Tag Archives | guitar

Boutique vs Premium


I have to say, I hate the “boutique” name used for music gear.  In today’s market, if you’re not mass-produced, then you must be boutique.  Boutique has come to include everyone from the most fantastic, start up designers putting out quality gear at competitive prices to the overpriced, under-constructed klones that flood the market.  It’s so unfortunate that most of the latter are so poorly constructed, they simply aren’t worth the the asking price.  They’re not built to last, they’re not built and marketed with integrity and that’s a shame.

Be wary.  Hand-wired does not not always mean Cornish quality.  More often than you would like, hand-wired means fragile.  This is not to say these “boutique” pedals don’t sound great.  Some of them certainly do, but is it really worth your money if its so fragile?

How it should be done.

Now I’m not going to name any names here.  I’ll leave that to the independent bloggers and reviewers to shed light on, and I think they should.  Musician’s should know what their hard-earned money is going towards, especially if its not worth what they are paying.

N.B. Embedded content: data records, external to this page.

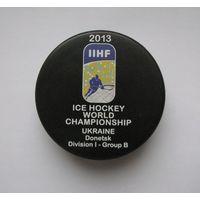 Хоккей - Официальная игровая шайба IIHF ЧМ 2013 I див.,гр.B Донецк, Украина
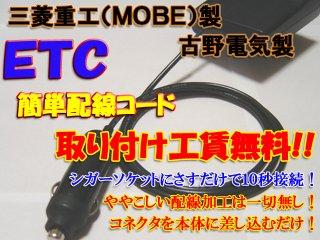 三菱重工用【MOBEシリーズ】・古野・矢崎(YAZAKI)用シガープラグ電源コード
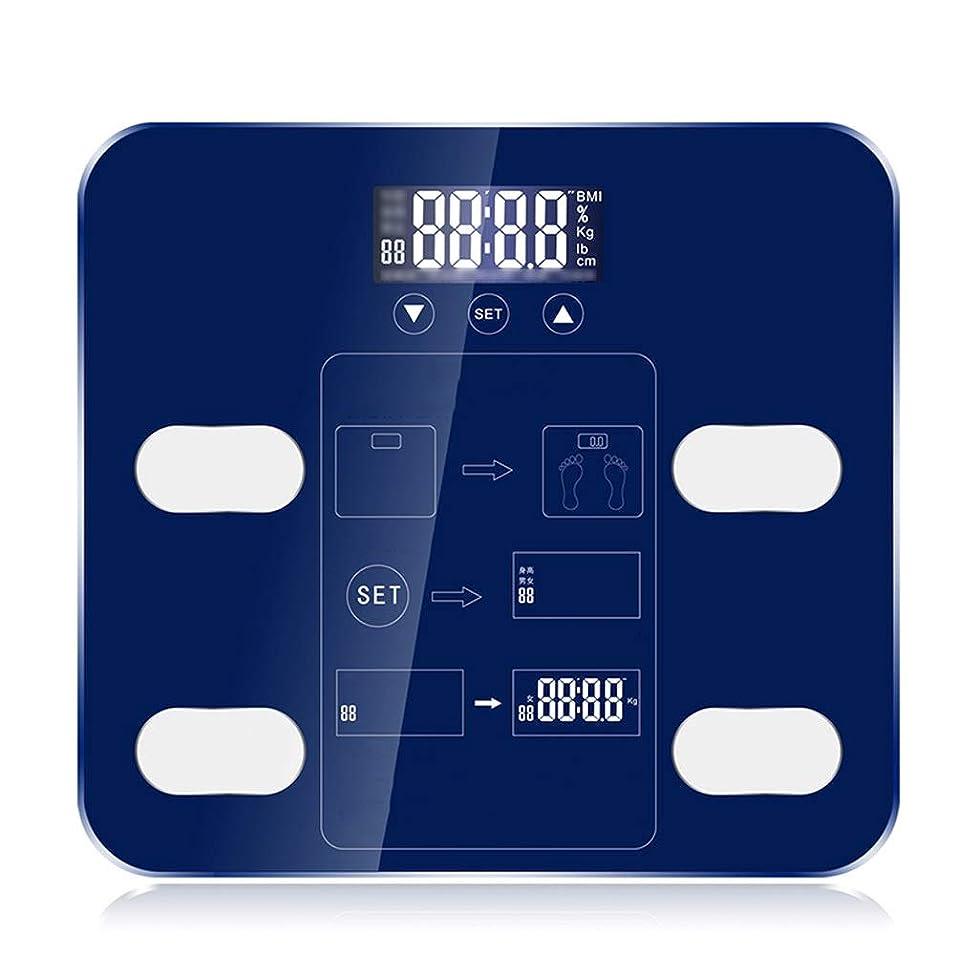 フレキシブルピックビジネス体重計スマート脂肪健康体重電子体脂肪計多機能ミニホーム精密ボディフィットネス機器大人 ZHJING (Color : Blue)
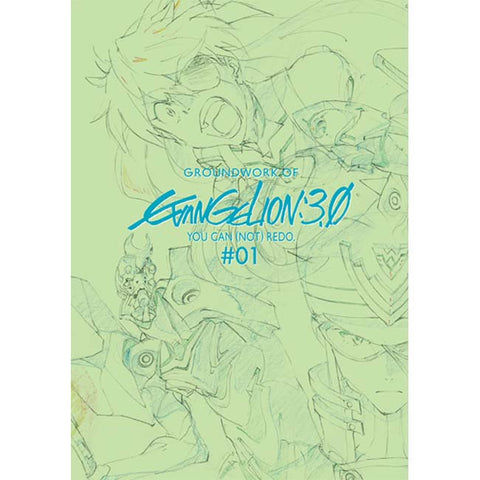 art-book-groundworks-of-evangelion-3-0-you-can-not-redo-vol-1_HYPETOKYO_1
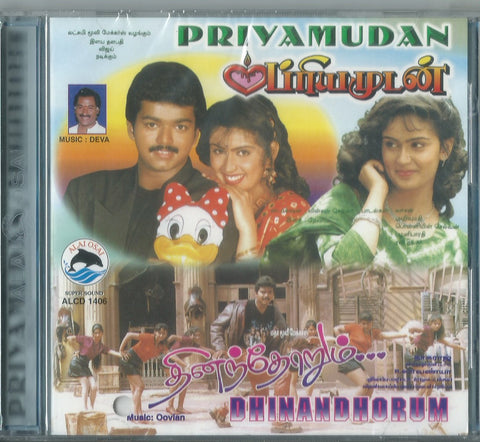Buy Alai Osai Tamil audio cd of Piyamudan and Dhinathorum online from greenhivesaudio.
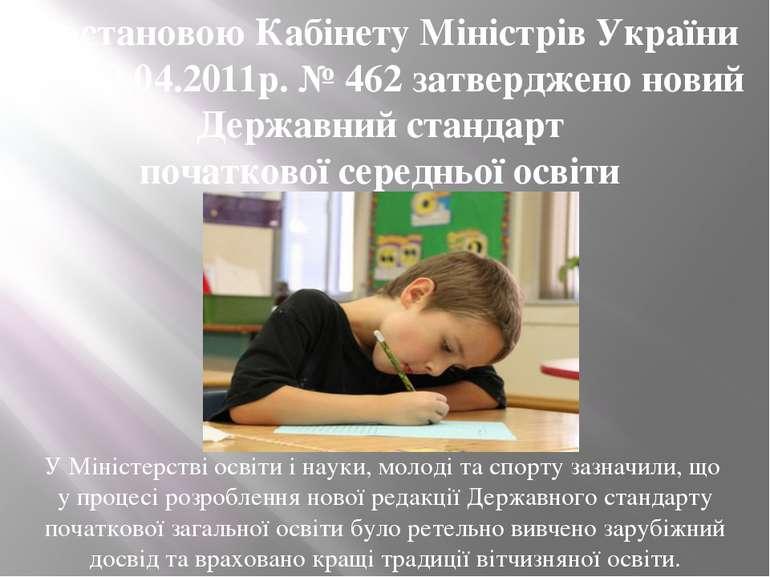 Постановою Кабінету Міністрів України від 20.04.2011р. № 462 затверджено нови...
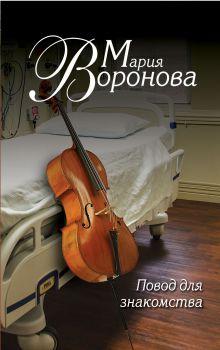 Воронова М.В. - Повод для знакомства обложка книги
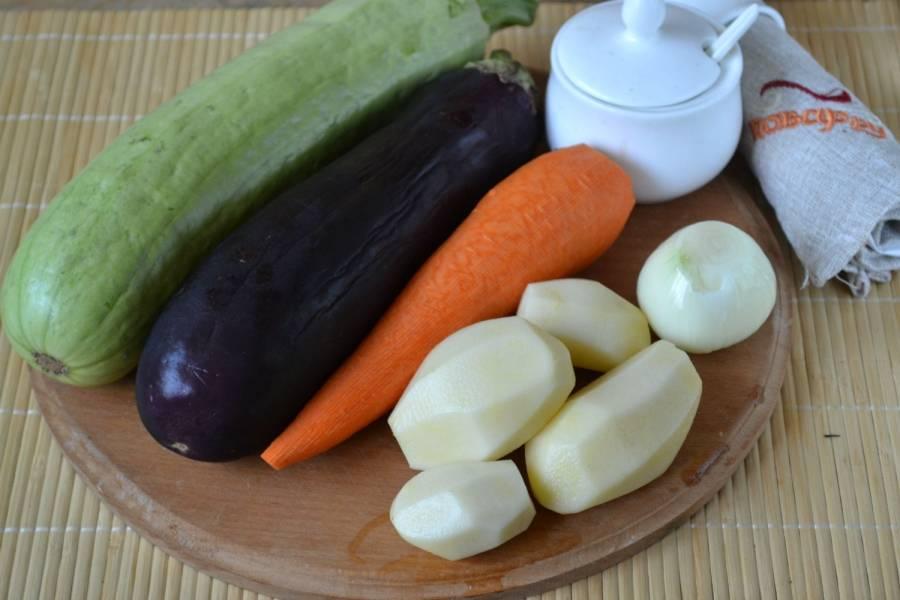 Подготовьте все необходимые ингредиенты. Очистите картофель, морковь, лук и кабачок. Баклажан хорошенько промойте, его мы будем готовить, не очищая.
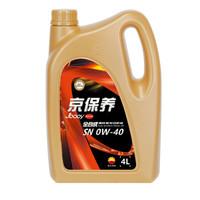 昆仑  京保养机油   汽车保养全合成润滑油 0W-40 SN GF-5 4L 汽车大小保养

Alternately, I suggest we carve a new class of pedals out of all this.  One worthy of buyer’s confidence, built to last with integrity and uniquely designed, not just uniquely marketed.  For lack of a better term, I propose we make the distinction between the Boutique and the Premium, because here’s the thing.  If you building products with integrity, you aren’t afraid to show the insides to back up your claims about wiring, and construction.  You’ll take the time to explain and demonstrate how bulletproof your manufacturing process is, and you’ll back that shit up with a worthy warranty.

Of the current manufacturers, I see at least the following as the Premium class of effects , and worthy of your hard earned money.  I’ll to update this list as I discover others.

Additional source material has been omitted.